We experience the sun differently each day; but its heat does not change. In the same way, we experience busy thoughts each day, but wisdom does not change. We use those thoughts to make sense of our various outlooks, but we need our quietude to find wisdom.
Part 1 of a 6-Part Series
We are not as in control of our lives as we assume
In the online course, “Buddhism and Modern Psychology”, Robert Wright examines what triggers the mind to become activated in certain ways—after a scary movie compared to after a romantic movie, for example. He also describes how neurological studies have verified that the triggers that activate contemporary minds emulate responses that developed for survival living. Modern-day compulsive behavior patterns such as say ‘retail therapy’, or addictive habits are ancestral drives that have become redirected. The drives that urge us to over-consume and accumulate are the same drives that once prompted us to gather fruits, fetch water and hunt. Additional extant urges include protecting ourselves, caring for others, finding mates and other essential functions. Each urge is for a particular situation, such as to run from a lion, challenge a rival, protect a child, etc. Neurologists describe what generates such intuitive urges and motivations as Modules. Whichever Module has most preeminence helps define how you activate the part of ‘you’ that you display.
Modules compete for control of consciousness, and thus affect behavior. But Wright claims that there is no distinct ‘CEO of the mind’: we do not exercise overriding control over indefatigable, unchanging perceptions, preferences, drives and habits. Rather the mind is made up of competing mental modules, each with its distinct emphasis and agenda to take over. Far from being regulated by our conscious decisions, modules function like a committee that has no Chair or Roberts Rules.

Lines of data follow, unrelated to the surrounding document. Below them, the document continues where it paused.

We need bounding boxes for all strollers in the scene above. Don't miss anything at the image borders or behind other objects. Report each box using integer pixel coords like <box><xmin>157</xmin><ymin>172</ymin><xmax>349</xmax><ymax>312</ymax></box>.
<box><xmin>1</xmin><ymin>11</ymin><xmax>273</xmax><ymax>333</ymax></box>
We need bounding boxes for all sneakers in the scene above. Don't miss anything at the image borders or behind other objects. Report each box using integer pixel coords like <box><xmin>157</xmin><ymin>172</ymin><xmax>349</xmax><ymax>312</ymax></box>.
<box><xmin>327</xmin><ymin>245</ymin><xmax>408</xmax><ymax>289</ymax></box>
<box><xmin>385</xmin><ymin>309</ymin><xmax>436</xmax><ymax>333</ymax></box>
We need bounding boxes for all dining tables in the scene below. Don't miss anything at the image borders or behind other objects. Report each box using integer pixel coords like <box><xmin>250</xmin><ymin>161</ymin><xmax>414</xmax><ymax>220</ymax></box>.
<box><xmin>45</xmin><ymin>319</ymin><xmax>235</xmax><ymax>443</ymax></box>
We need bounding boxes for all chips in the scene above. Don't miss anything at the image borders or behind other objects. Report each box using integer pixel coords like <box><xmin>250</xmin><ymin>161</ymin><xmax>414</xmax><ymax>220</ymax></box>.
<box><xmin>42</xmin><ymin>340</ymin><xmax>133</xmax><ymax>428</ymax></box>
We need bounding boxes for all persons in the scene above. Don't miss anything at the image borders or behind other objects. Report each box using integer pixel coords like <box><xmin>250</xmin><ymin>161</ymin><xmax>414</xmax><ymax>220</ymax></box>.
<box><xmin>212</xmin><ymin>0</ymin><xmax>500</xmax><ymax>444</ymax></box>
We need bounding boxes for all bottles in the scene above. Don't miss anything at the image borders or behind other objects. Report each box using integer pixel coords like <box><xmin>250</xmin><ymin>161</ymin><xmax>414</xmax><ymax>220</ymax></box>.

But our minds aren’t designed only for personal responses; we are socially engineered. Our module-directed responses translate into ego-driven social behavior. In this respect, competing modules act like clamoring reporters who demand the attention of a celebrity. Imagine the celebrity as our conscious mind and the reporters our modules. For a while a predominant module commands the attention of conscious thinking. While it does so, the conscious mind deals with it in much the same way as a celebrity fields questions—with good PR. And like a celebrity’s bravado, the job of the ego-driven consciousness is to present a predominant module as if it were a whole person. Persistent, familiar and rewarding modules that help sustain us favorably (for better or worse) become predominant. Also modules that respond to urgent environmental factors such as danger leap to the fore. Dominant modules, however are let go willingly if satisfied. I might feel bad about how I treated someone, for example and make amends; this relinquishes my guilt-carrying module and its behavioral outcome.
After an unconscious process of multifaceted neural selections, the conscious mind gets delivery of our limited rational choices. But in “Buddhism and Modern Psychology” Wright explains that there is another way of functioning. Using Buddhist precepts he asks “Can meditation make us not just happier, but better people?” Wright describes how our self-willed, conscious mind need not be the sole commanding operator. We can also utilize an influential Quiet Mind that promotes inner equanimity with less self-directed thinking. Contemplative quietude releases egotistical willfulness and allows us, for example to become more truthful about ourselves. In a contemplative state we can become more disposed to change and open to fulfilling adjustments. To achieve this we can utilize some simple, proven undertakings to reveal how conscious effort alone does not fulfill us. And this theme will be explored in the next essay.